Tag Archives: Distributed

Parallel Elixir Run

Last time we’ve managed to access a worker from multiple processes. This time, we’ll try to distribute worker’s load across several processes. The problem we’re trying to solve is to calculate occurrence of letters in given list of texts. There is no need for shared state, we just want to distribute the load. Hence, the Agent is not really needed. Task supports exactly what we need, the async call.

It works like this:

  • invoke a job, asynchronously
  • wait for job to finish and return results

And you have the corresponding methods:

Or, taken from the documentation:

task = Task.async(fn -> do_some_work() end)
res  = do_some_other_work()
res + Task.await(task)

Here, the important thing to notice is that you need to await for the result, and that both processes are linked so any crashes on either side will cause the other to fail as well. This suits our purpose quite nicely, so no worries there.
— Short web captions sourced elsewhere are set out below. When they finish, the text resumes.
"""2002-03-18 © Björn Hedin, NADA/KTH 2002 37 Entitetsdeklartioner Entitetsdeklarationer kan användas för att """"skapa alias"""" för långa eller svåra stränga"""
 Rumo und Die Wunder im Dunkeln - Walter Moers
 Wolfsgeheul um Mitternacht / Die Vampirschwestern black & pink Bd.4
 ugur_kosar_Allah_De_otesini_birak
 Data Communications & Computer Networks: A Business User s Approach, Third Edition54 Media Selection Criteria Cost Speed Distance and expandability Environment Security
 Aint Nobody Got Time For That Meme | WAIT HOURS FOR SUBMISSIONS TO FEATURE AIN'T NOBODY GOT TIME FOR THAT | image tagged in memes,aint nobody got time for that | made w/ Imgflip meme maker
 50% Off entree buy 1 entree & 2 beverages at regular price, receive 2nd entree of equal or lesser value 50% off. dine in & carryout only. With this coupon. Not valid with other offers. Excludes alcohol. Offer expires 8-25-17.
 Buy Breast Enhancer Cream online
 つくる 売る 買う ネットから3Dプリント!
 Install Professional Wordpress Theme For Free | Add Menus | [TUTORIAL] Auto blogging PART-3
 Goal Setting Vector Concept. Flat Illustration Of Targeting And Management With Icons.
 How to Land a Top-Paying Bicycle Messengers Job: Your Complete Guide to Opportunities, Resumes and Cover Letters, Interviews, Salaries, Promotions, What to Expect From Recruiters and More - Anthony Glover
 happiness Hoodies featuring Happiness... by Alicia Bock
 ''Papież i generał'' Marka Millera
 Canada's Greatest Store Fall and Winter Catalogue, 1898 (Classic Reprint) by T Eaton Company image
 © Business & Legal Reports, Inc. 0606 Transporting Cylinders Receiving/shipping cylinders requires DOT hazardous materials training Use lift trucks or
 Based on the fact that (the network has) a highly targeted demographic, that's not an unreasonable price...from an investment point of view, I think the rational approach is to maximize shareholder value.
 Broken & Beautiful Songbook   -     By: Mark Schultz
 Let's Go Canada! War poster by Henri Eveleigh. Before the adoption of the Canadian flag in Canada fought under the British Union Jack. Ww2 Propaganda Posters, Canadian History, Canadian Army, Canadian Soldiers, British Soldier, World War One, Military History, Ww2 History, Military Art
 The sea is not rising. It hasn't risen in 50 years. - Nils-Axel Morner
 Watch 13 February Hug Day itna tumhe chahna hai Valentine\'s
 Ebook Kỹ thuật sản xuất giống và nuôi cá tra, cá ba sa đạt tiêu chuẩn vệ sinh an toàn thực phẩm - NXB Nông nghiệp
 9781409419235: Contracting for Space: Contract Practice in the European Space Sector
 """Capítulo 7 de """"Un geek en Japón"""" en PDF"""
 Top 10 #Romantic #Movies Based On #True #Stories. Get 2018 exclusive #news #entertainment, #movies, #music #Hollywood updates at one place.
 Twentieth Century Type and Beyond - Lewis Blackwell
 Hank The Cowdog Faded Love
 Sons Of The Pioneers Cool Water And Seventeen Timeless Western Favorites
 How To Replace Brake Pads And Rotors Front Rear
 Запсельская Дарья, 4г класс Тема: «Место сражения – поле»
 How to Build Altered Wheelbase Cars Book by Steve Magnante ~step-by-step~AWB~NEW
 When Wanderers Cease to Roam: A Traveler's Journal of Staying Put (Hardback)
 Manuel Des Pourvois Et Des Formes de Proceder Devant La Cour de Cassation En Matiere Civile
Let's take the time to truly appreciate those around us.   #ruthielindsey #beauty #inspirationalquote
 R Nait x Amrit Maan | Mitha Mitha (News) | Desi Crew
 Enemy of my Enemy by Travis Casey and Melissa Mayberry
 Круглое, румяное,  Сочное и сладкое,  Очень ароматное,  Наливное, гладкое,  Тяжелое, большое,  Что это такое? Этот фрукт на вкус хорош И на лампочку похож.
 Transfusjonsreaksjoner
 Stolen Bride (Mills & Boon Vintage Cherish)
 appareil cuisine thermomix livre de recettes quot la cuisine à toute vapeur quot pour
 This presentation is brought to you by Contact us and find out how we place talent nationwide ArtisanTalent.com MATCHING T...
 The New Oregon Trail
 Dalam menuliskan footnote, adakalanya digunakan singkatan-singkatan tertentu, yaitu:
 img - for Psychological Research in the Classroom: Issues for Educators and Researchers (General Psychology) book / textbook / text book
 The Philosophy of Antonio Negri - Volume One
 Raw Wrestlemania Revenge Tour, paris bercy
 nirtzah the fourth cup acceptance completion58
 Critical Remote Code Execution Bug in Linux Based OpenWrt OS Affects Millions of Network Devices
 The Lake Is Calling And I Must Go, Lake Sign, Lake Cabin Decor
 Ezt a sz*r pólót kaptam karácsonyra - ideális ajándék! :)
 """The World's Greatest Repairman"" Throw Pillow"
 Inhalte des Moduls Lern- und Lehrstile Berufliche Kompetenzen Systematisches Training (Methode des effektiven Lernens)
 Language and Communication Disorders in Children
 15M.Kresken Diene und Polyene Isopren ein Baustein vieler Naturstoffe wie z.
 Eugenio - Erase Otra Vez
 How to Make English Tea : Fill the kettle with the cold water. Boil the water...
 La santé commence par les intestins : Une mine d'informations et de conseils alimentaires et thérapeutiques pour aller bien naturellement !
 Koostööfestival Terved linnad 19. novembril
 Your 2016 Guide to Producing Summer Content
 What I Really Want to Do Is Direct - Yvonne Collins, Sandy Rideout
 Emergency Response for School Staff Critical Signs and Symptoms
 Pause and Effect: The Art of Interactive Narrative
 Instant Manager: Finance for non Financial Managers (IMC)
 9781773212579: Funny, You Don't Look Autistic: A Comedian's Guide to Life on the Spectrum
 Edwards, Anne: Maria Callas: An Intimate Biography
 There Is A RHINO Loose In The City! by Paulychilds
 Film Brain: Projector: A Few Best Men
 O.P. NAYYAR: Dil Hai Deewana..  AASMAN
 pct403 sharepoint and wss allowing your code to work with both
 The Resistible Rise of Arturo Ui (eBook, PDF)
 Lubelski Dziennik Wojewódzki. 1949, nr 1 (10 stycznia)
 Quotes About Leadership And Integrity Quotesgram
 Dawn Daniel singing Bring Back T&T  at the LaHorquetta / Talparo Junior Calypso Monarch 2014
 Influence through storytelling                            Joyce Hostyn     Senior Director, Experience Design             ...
The above example shows how to spawn and await a single process. But, we’d like to spawn more, and distribute an unknown load evenly across those processes / workers, later collecting all of their results. And, funny enough, Enum.map/2 to the rescue!

@spec frequency([String.t], pos_integer) :: Dict.t
def frequency(texts, workers) do
    |> group_by(workers)
    |> Enum.map(fn(texts_for_a_worker) ->
      Task.async(fn -> count_frequencies(texts_for_a_worker) end)
    |> Enum.map(&(Task.await(&1, 10000)))
    |> merge_results

So, the actual magic happens with first Enum.map/2, which spawns a new worker and delivers it the texts to process and in the second Enum.map/2, which awaits each worker, mapping it’s results. The complete example is a bit more elaborate and can be found at Github.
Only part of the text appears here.